I have not explicitly obtained permission from the posters to reproduce their postings. Anyone who objects should mail me at the address given at the end of this web page.
I have felt free to edit the the postings to avoid repetition, to change the formatting and to cut out anything I deemed irrelevant. The order of the routines in this document is more or less the order in which they were posted in this thread. Some of the routines are better than others.
I have no intention of maintaining a FAQ for comp.sys.arm, however, I also have archived another thread on square root routines.
[2012-06-07: ManuTOO pointed out to me that the original article appears to contain an error. This is marked, and corrections suggested, in text highlighed in the same manner as this paragraph]
When doing graphics, e.g. raytracing, it is often necessary to normalize vectors, i.e. given (x,y) to calculate (x/l,y/l) where l = sqrt(x^2+y^2), or similar for (x,y,z) when in 3D. This is quite expensive to calculate on the ARM since there is no built-in divide or square root. The usual procedure is to first calculate l using a software square-root and then use software divide two or three times afterwards or to compute 1/sqrt(...) once and multiply by this, which is faster when you have hardware multiply (especially on the StrongARM). However, 1/sqrt(k) is normally (to my knowledge) done using first a software squareroot and then a software divide. My idea is that you can do 1/sqrt(k) faster than this.
I assume that k is normalized so. 0.25<=k<1, as is usual for square root routines.

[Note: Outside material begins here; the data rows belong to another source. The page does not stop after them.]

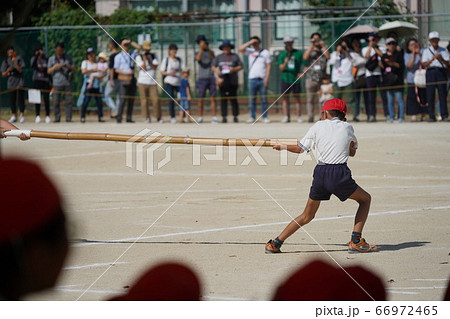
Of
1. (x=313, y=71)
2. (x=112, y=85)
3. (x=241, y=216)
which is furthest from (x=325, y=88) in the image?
(x=241, y=216)

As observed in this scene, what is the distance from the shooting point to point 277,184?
10.1 meters

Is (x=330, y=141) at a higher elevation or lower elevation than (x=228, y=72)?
lower

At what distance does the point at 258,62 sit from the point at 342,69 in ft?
7.06

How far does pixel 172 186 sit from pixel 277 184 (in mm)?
1331

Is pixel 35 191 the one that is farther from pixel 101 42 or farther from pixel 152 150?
pixel 101 42

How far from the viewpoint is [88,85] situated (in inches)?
794

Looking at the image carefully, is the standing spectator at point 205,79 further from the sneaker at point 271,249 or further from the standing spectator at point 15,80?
the sneaker at point 271,249

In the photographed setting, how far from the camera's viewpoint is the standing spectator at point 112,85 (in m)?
19.8

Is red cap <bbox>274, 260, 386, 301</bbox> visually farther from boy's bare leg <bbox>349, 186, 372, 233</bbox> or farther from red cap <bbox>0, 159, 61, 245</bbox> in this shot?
boy's bare leg <bbox>349, 186, 372, 233</bbox>

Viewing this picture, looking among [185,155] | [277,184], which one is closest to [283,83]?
[185,155]

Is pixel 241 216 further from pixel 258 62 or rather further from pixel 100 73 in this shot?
pixel 100 73

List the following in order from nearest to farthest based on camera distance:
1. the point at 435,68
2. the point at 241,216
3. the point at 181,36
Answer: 1. the point at 241,216
2. the point at 435,68
3. the point at 181,36

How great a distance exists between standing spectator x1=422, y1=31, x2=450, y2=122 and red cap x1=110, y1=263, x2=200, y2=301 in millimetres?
17516

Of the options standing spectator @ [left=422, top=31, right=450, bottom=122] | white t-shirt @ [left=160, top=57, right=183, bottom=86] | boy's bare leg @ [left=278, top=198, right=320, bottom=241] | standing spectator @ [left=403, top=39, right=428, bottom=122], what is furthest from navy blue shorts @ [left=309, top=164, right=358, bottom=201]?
white t-shirt @ [left=160, top=57, right=183, bottom=86]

This means that the result is 1<r<=2.
We must find r = 1/sqrt(k). This is the same as solving k*r^2 = 1. We now try to do this by a binary search:
r = 1.0; for (i = 1; i <= precision; i++) if (k*(r+0.5^i)^2 <= 1.0) then r += 0.5^i;Now, the squaring and the multiplication are expensive, so this is not a good way of doing it. We may, however, do these operations incrementally, using
k*(r+0.5^i)^2 = k*r^2+k*0.5^(2*i)+2*k*r*0.5^i
.
So we use variables kr2 to hold k*r^2 and kr to hold 2*k*r.
r = 1.0; kr2 = k; kr = 2*k; for (i = 1; i <= precision; i++) { t = kr2+k*0.5^(2*i)+kr*0.5^i; if (t <= 1.0) { r += 0.5^i; kr2 = t; kr += 2*k*0.5^i; } }Note that if the result should be exactly 2, the computed result is 2-0.5^precision. If you consider this a problem, you can add a test for k=0.25 before the loop.
We don't like to have numbers greater than 1, so we calculate q = 0.5*r instead of r. We use
k*(r+0.5^i)^2 = k*(2*q+0.5^i)^2 = 4*k*q^2+4*k*q*0.5^i+k*0.5^(2*i) = 4*(k*q2+k*q*0.5^i+k*0.5^(2*i+2)).We now use kq2 = k*q^2, kq = k*q.
[2012-06-07: Warning: the following code appears to contain an error. It is quoted exactly as it appears in the article, the problem is discussed after the code.]
q = 0.0; kq2 = 0.0; kq = 0.0; for (i = 1; i <= precision; i++) { t = kq2+kq*0.5^i+k*0.5^(2*i+2); if (t <= 0.25) { q += 0.5^(i+1); kq2 = t; kq += k*0.5^(i+1); } }
[2012-06-07: If the code has been transformed using the
substitution q = 0.5*r then, since the previous code was initialised with
r = 1.0 we'd expect this code to be initialised with q = 0.5. The fix is
simply to alter the initialisation to
q = 0.5; kq2 = 0.25 * k; kq = 0.5 * k
.]
When making this into ARM code, we assume numbers in 0<=x<1 are represented as integers holding x*2^32. We unroll the loop to avoid register-controlled shifts.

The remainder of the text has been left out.